Exercise requirements ->
The line containing "FORTIFIES THE GUT" marks the start; repeat it and every following line exactly through the end of the entries.

Recorded data ->
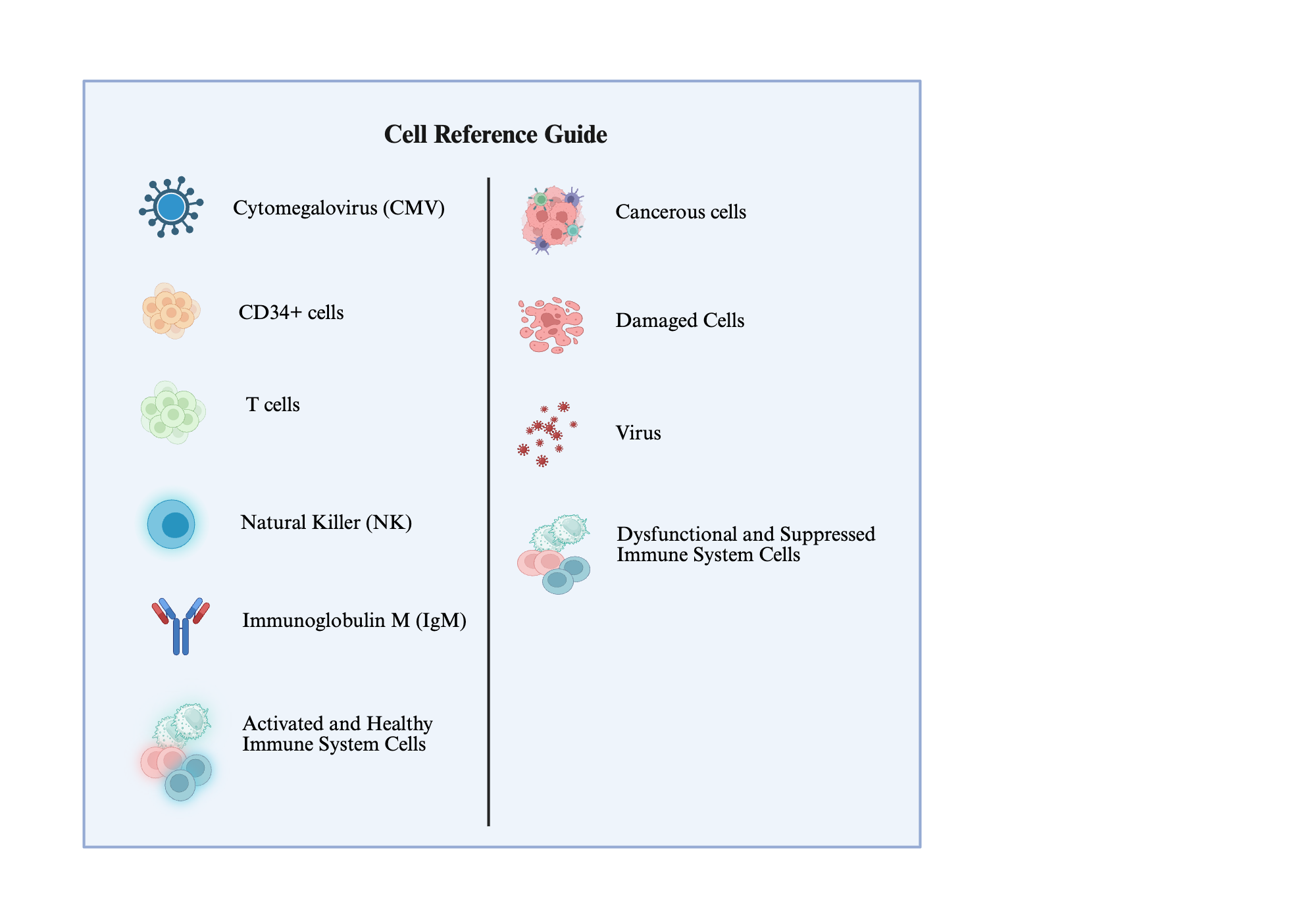 Cell Reference Guide

Cytomegalovirus (CMV)

CD34+ cells

T cells

Natural Killer (NK)

Immunoglobulin M (IgM)

Activated and Healthy Immune System Cells

Cancerous cells

Damaged Cells

Virus

Dysfunctional and Suppressed Immune System Cells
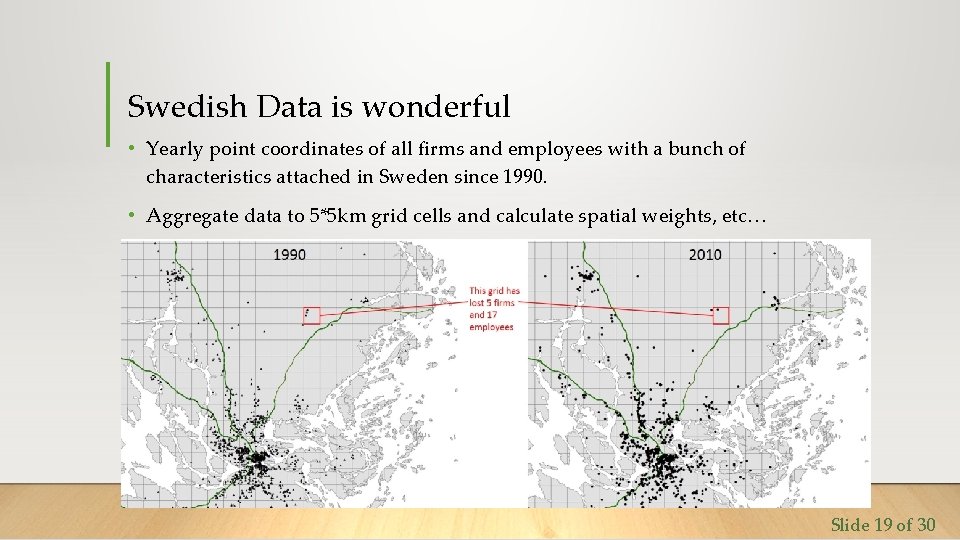 Swedish Data is wonderful

• Yearly point coordinates of all firms and employees with a bunch of characteristics attached in Sweden since 1990.

• Aggregate data to 5*5km grid cells and calculate spatial weights, etc…

1990

This grid has lost 5 firms and 17 employees

2010

Slide 19 of 30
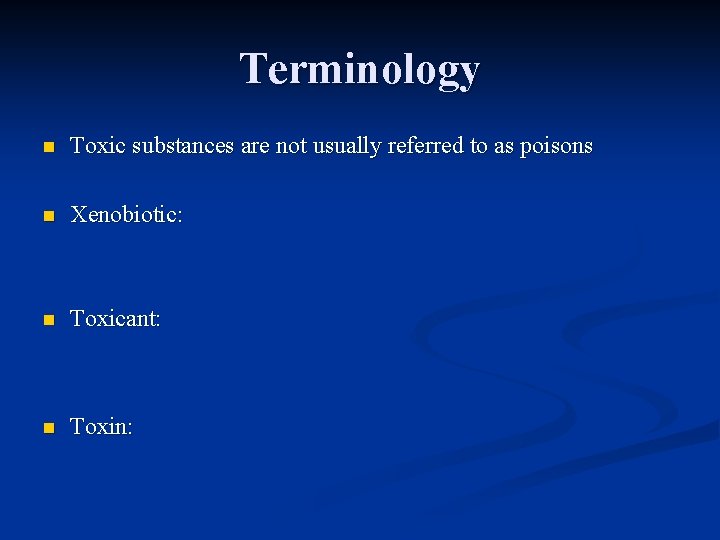 Terminology

Toxic substances are not usually referred to as poisons

Xenobiotic:

Toxicant:

Toxin:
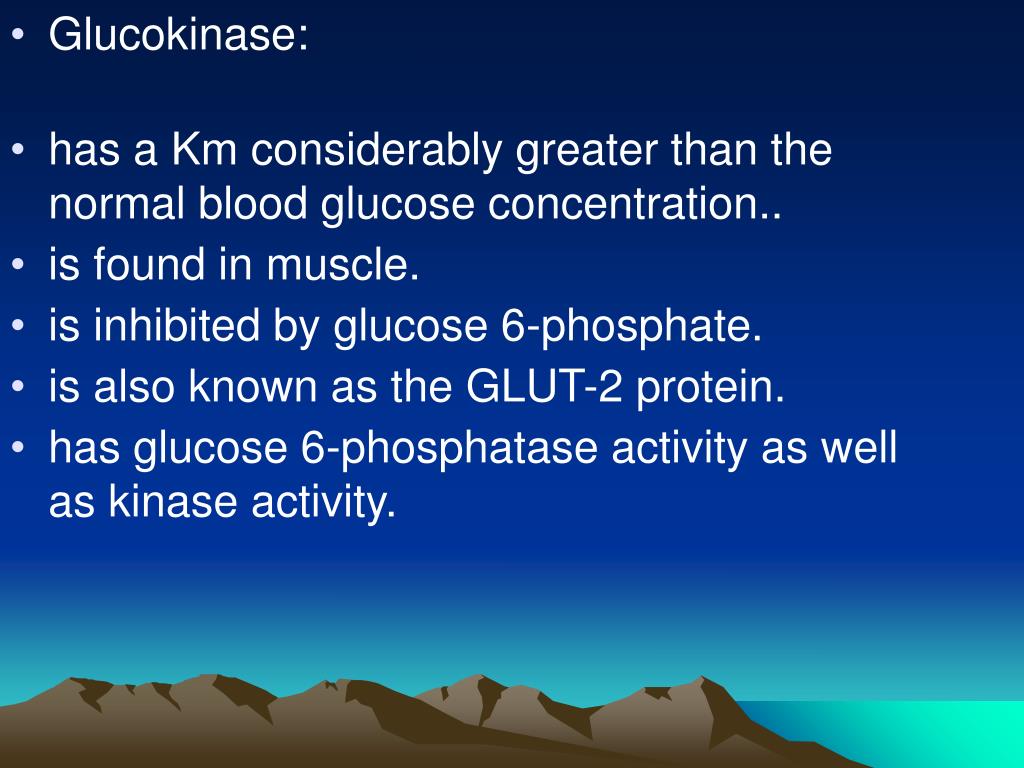 • Glucokinase:

• has a Km considerably greater than the normal blood glucose concentration..
• is found in muscle.
• is inhibited by glucose 6-phosphate.
• is also known as the GLUT-2 protein.
• has glucose 6-phosphatase activity as well as kinase activity.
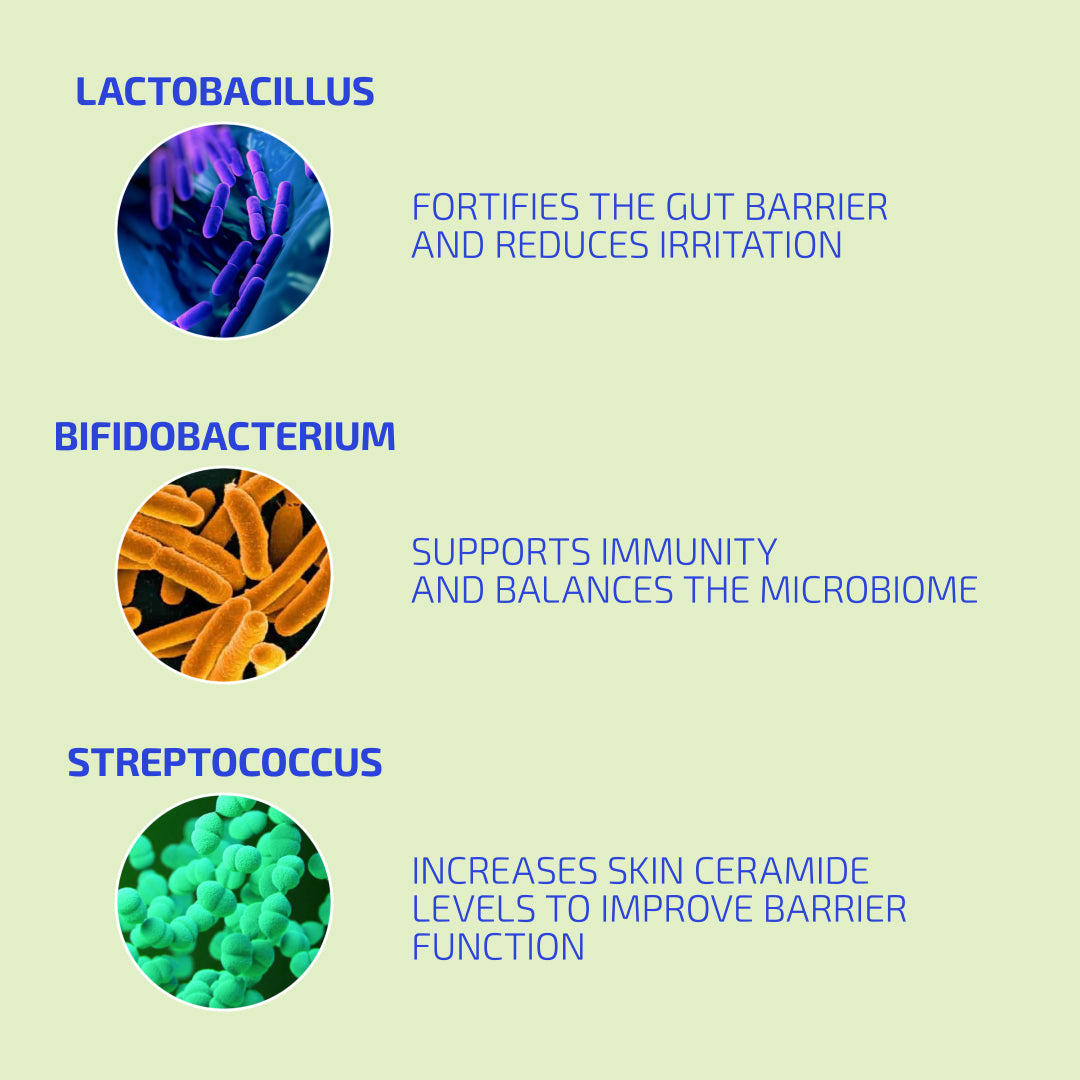 LACTOBACILLUS

FORTIFIES THE GUT BARRIER AND REDUCES IRRITATION

BIFIDOBACTERIUM

SUPPORTS IMMUNITY AND BALANCES THE MICROBIOME

STREPTOCOCCUS

INCREASES SKIN CERAMIDE LEVELS TO IMPROVE BARRIER FUNCTION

Output of the task ->
FORTIFIES THE GUT BARRIER AND REDUCES IRRITATION

BIFIDOBACTERIUM

SUPPORTS IMMUNITY AND BALANCES THE MICROBIOME

STREPTOCOCCUS

INCREASES SKIN CERAMIDE LEVELS TO IMPROVE BARRIER FUNCTION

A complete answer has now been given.